In the meantime, things could not have been more different across the border. Last week, India hosted a wildly successful aviation and defense exhibition that helped take the spotlight away from the sundry controversies plaguing the Modi government.
Attended by some 800 firms from around the world, the Aero India 2023 show in Bengaluru somewhat shifted the center of gravity of the global aviation market, even if only for a week. Hundreds of deals reportedly worth $10 billion were signed as world leaders toasted India.
The star of the show was undoubtedly Air India – the previously debt-laden, beleaguered state-owned national airline that was recently sold to the storied Tata Group. In a spate of history-breaking deals, Air India bought a record number of aircraft from manufacturers Airbus and Boeing – nearly 500 of them – as it sought to revive its operations.
The deals drew praise from far and wide for their expected economic impact. “This purchase will support over one million American jobs across 44 states,” Biden said. It will create an additional 450 manufacturing jobs in the U.K., said his British counterpart, Prime Minister Rishi Sunak. In a separate call with Modi amidst the deal-making, France’s President Emmanuel Macron hailed “new areas of cooperation with India.”
It made sense that the West was excited by the deals. In the wake of unending troubles with China, Europe and the U.S. have been yearning for India to step up to the plate economically.
Aviation is as good a place as any to start. Driven by a burgeoning young population and a proliferation of low-cost carriers, India has now become the third-largest domestic market in the world, according to India’s national investment promotion agency. It’s also the fastest growing market in the world, estimated by the government to grow to over $4 billion by 2025.
The military front is no less significant. Driven by great power aspirations and the threat from China, the Modi government ramped up defense spending quite significantly for 2023-2024 – up by 13 percent from the previous period’s initial estimates. About $7 billion of that sum is expected to be spent on air force procurements, including new aircraft.
Modi has also been trying to court foreign buyers for India’s indigenously-built fighter aircraft and ambitiously declared that he wants to triple annual defense exports to $5 billion over the next couple of years.
All this size and scale affords India significant market power as an arms importer, something that was evident at the Bengaluru aviation show last week. The exhibition was dominated by a performative outreach from Washington, which sent one of its largest delegations ever and flew in the coveted F-35 fighter jet – long sold only to America’s closest strategic allies.
But that did not deter India from also hosting marquee Russian aircraft and mulling joint development of Sukhoi jets with Moscow. In the run-up to the Aero India show, Russian state media claimed that India had bought some $13 billion worth of arms from Moscow in the last five years, making New Delhi the biggest client for Russian supplies.

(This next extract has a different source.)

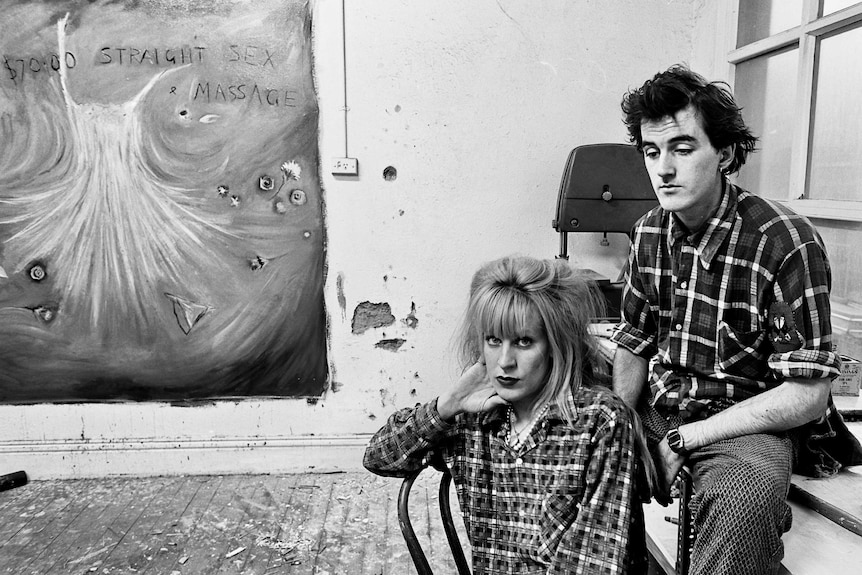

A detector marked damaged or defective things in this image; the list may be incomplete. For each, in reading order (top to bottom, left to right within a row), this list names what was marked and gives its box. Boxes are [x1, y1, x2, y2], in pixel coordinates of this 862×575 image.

Many in the West expect India to wean itself off Russian arms in the years to come, in favor of a partnership with the U.S. and its allies. Yet, India remains steadfastly dedicated to its non-alignment stance on most matters of importance to Washington, from Ukraine to Taiwan, North Korea, and beyond. And if there was one thing evident in Bengaluru last week, it was that for the sheer size of its own market and China’s belligerence, India is unlikely to be swayed one way or the other by fancy business deals.